§ **INSTRUCTIONS TO FOLLOW**
Rewrite the records from the line containing "Is concrete building" through the line containing "Within the scene", both included, swapping every "concrete building" for "brick tower" and leaving everything else unchanged. Give back only those lines.

§ **INFORMATION PROVIDED**
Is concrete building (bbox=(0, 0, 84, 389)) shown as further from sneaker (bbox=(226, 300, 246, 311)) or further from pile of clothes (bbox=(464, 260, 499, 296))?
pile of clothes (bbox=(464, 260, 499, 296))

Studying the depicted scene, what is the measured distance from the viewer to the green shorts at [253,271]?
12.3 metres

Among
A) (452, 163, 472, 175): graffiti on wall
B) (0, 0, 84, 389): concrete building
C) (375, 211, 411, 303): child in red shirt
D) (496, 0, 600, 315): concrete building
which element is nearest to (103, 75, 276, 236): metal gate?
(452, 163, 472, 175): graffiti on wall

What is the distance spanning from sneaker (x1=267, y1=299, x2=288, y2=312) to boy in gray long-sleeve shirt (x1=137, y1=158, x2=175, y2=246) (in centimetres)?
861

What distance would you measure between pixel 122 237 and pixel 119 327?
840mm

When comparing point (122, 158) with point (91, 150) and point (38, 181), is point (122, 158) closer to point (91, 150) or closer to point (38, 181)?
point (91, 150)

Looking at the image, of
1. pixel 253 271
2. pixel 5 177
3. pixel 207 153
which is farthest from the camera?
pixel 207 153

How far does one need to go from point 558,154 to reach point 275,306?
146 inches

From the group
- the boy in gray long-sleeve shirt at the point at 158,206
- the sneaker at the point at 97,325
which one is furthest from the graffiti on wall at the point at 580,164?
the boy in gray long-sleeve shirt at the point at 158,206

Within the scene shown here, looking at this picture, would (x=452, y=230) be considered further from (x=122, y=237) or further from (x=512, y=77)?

* * *

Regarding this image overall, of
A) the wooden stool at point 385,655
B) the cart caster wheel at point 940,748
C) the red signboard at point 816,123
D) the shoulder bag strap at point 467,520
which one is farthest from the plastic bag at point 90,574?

--

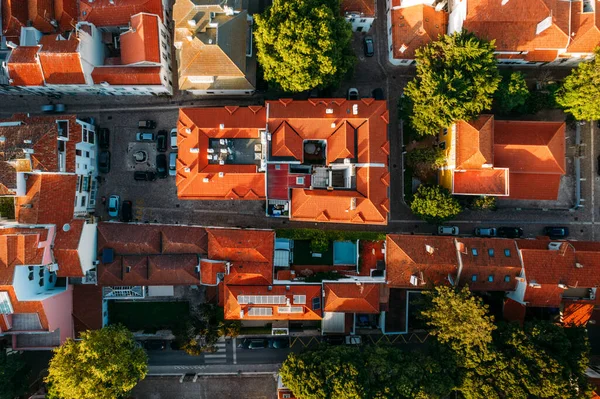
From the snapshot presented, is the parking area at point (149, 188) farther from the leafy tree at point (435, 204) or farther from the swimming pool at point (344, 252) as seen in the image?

§ **FINAL ANSWER**
Is brick tower (bbox=(0, 0, 84, 389)) shown as further from sneaker (bbox=(226, 300, 246, 311)) or further from pile of clothes (bbox=(464, 260, 499, 296))?
pile of clothes (bbox=(464, 260, 499, 296))

Studying the depicted scene, what is the measured distance from the viewer to the green shorts at [253,271]?
12.3 metres

Among
A) (452, 163, 472, 175): graffiti on wall
B) (0, 0, 84, 389): brick tower
C) (375, 211, 411, 303): child in red shirt
D) (496, 0, 600, 315): brick tower
which element is nearest to (103, 75, 276, 236): metal gate?
(452, 163, 472, 175): graffiti on wall

What is the distance spanning from sneaker (x1=267, y1=299, x2=288, y2=312) to boy in gray long-sleeve shirt (x1=137, y1=158, x2=175, y2=246) (in centimetres)?
861

What distance would you measure between pixel 122 237 and pixel 119 327?
840mm

When comparing point (122, 158) with point (91, 150) and point (38, 181), is point (122, 158) closer to point (91, 150) or closer to point (38, 181)?
point (91, 150)

Looking at the image, of
1. pixel 253 271
2. pixel 5 177
3. pixel 207 153
which is farthest from the camera?
pixel 207 153

How far does one need to go from point 558,154 to reach point 275,306?
146 inches

From the group
- the boy in gray long-sleeve shirt at the point at 158,206
- the sneaker at the point at 97,325
which one is furthest from the graffiti on wall at the point at 580,164?
the boy in gray long-sleeve shirt at the point at 158,206

Within the scene shown here, looking at this picture, would (x=452, y=230) be considered further from (x=122, y=237) or further from (x=512, y=77)?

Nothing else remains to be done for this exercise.